17.12.2020

Female Entrepreneurship – digitaler Impulsvortrag in München

Beitrag der Redaktion

An der Hochschule Fresenius in München bekamen Studierende im Rahmen des Impulsvortrags Female Entrepreneurship – just do it! die Möglichkeit, die erfolgreichen Gründerinnen Dr. Jenny Müller und Zarah Bruhn kennenzulernen. Diese sprachen darüber, wie es ist, sein eigenes Unternehmen zu gründen, und worauf es dabei ankommt.

Zarah Bruhn ist Gründerin von Social Bee. Der erste Integrationsdienstleister Deutschlands ermöglicht als Non-Profit-Unternehmen die nachhaltige Integration von Geflüchteten und anderen Benachteiligten. Dr. Jenny Müller hat Die Frischemanufaktur gegründet, ein Start-up, das für gesunde Snacks steht und für sein Infused Water bekannt ist. Obwohl die Unternehmerinnen in verschiedenen Bereichen arbeiten und völlig unterschiedliche Produkte anbieten, haben sie eins gemeinsam: Sie sind beide ihren eigenen Weg gegangen und haben ihre Gründungsideen realisiert, auch wenn ihr Weg mit Höhen und Tiefen verbunden war.

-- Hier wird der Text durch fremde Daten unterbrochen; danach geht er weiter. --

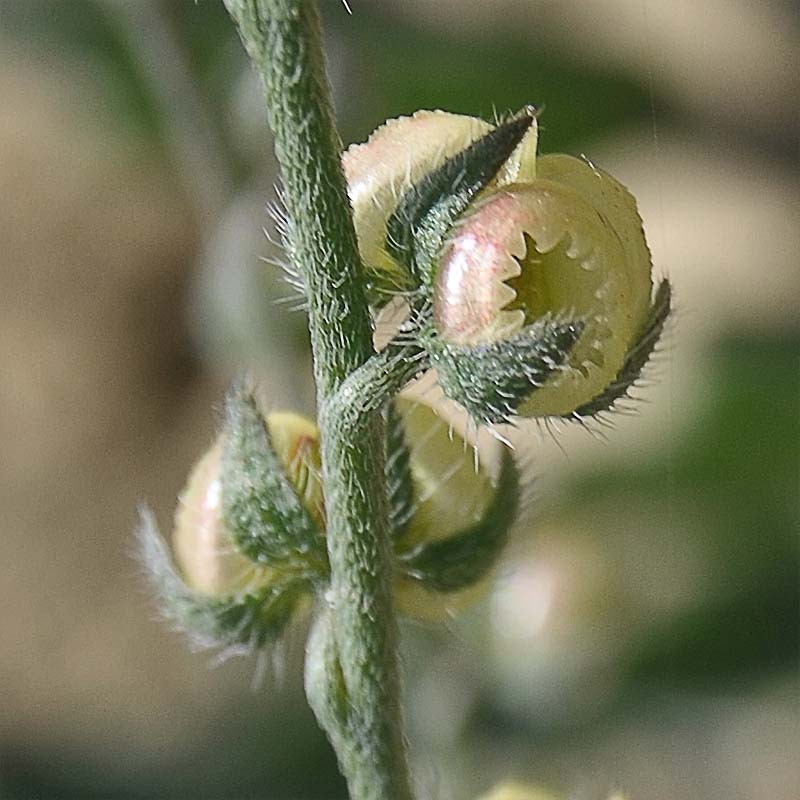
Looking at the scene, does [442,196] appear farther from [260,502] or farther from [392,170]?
[260,502]

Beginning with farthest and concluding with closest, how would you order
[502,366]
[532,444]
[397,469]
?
[532,444] → [397,469] → [502,366]

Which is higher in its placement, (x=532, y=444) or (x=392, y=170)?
(x=532, y=444)

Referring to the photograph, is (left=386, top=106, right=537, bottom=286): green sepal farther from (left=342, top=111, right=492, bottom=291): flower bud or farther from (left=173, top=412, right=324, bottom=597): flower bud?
(left=173, top=412, right=324, bottom=597): flower bud

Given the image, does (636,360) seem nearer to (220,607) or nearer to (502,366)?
(502,366)

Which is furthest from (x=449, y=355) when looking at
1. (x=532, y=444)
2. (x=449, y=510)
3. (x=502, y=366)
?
(x=532, y=444)

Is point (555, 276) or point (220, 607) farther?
point (220, 607)

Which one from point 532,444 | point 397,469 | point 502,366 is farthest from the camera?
point 532,444

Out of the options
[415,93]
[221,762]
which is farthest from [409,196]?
[221,762]

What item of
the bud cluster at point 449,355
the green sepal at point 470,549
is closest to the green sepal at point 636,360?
the bud cluster at point 449,355

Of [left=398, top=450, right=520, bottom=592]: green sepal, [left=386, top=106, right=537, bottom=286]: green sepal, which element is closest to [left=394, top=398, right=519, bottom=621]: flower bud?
[left=398, top=450, right=520, bottom=592]: green sepal
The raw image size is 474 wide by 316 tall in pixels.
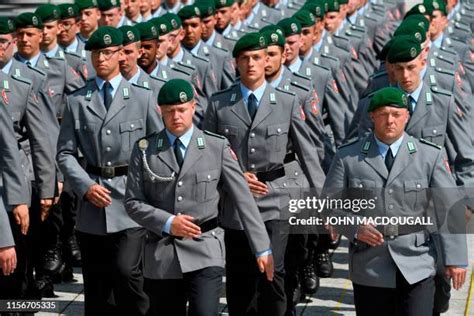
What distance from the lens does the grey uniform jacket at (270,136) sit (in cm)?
1170

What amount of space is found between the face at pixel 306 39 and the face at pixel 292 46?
670 mm

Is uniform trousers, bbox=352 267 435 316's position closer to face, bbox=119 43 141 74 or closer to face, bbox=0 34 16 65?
face, bbox=119 43 141 74

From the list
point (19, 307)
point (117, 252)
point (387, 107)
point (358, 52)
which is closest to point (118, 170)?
point (117, 252)

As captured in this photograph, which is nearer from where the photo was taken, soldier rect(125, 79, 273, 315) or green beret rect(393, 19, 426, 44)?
soldier rect(125, 79, 273, 315)

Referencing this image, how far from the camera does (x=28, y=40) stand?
45.4 feet

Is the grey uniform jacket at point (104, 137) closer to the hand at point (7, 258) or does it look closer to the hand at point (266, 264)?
the hand at point (7, 258)

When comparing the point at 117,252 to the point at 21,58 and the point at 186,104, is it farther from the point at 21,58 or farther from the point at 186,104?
the point at 21,58

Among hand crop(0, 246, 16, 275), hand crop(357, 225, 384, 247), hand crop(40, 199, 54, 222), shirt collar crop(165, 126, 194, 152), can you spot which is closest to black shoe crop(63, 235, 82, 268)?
hand crop(40, 199, 54, 222)

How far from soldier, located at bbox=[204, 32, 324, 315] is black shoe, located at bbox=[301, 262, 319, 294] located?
1.62 m

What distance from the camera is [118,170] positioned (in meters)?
11.7

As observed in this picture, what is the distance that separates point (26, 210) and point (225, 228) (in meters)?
1.46

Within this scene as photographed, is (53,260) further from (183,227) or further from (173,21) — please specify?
(183,227)

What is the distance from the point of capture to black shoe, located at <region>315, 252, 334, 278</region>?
14125 millimetres

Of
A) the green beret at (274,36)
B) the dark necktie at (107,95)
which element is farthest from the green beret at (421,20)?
the dark necktie at (107,95)
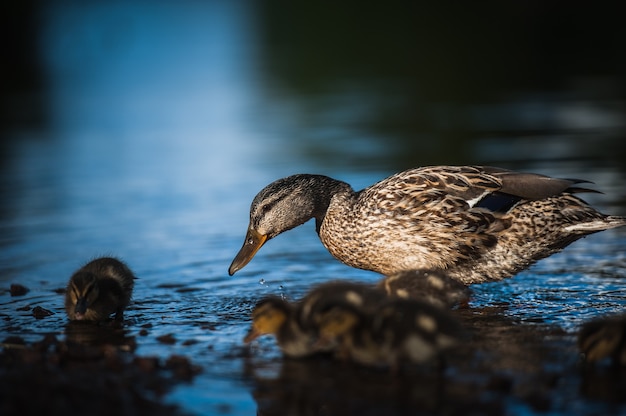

Ihre wichtigsten Erkenntnisse bestehen zum einen darin, mit der eigenen Idee einfach loszulegen, anstatt alle potenziellen Risiken bis ins kleinste Detail zu berechnen und sich von ihnen aufhalten zu lassen. Denn sonst bleibe eine Idee nur eine Idee. Sowohl Dr. Jenny Müller als auch Zarah Bruhn sind überzeugt, dass es besser sei, seine Ideen zweimal auszuprobieren, als sie dreimal zu überdenken. Zarah Bruhn brachte es während des Vortrags auf den Punkt: „Passion over experience“ – wenn man für ein bestimmtes Thema Leidenschaft mitbringe, dann sammle man die notwendigen Erfahrungen von alleine. Zum anderen sei es aber auch erfolgsentscheidend, eine große Vision zu haben und sie niemals aus den Augen zu verlieren.

Während des Impulsvortrags verwies Dr. Jenny Müller auch auf das EXIST-Gründerstipendium, das unter anderem Studierende dabei unterstützt, ihre Gründungsideen in einen Businessplan umzusetzen und zu realisieren. Auch die Hochschule Fresenius steht mit dem Pioneer Lab gründungsinteressierten Studierenden, die ihre Ideen in einem eigenen Unternehmen verwirklichen wollen, als praxisnahe Anlaufstelle und Möglichkeit für einen Austausch stets zu Seite und unterstützt sie beispielsweise bei der Antragsstellung für ein Gründerstipendium.

Nach dem Vortrag hatten die Studierenden noch die Chance, ihre Fragen rund um das Thema Gründen loszuwerden und sich zu vernetzen.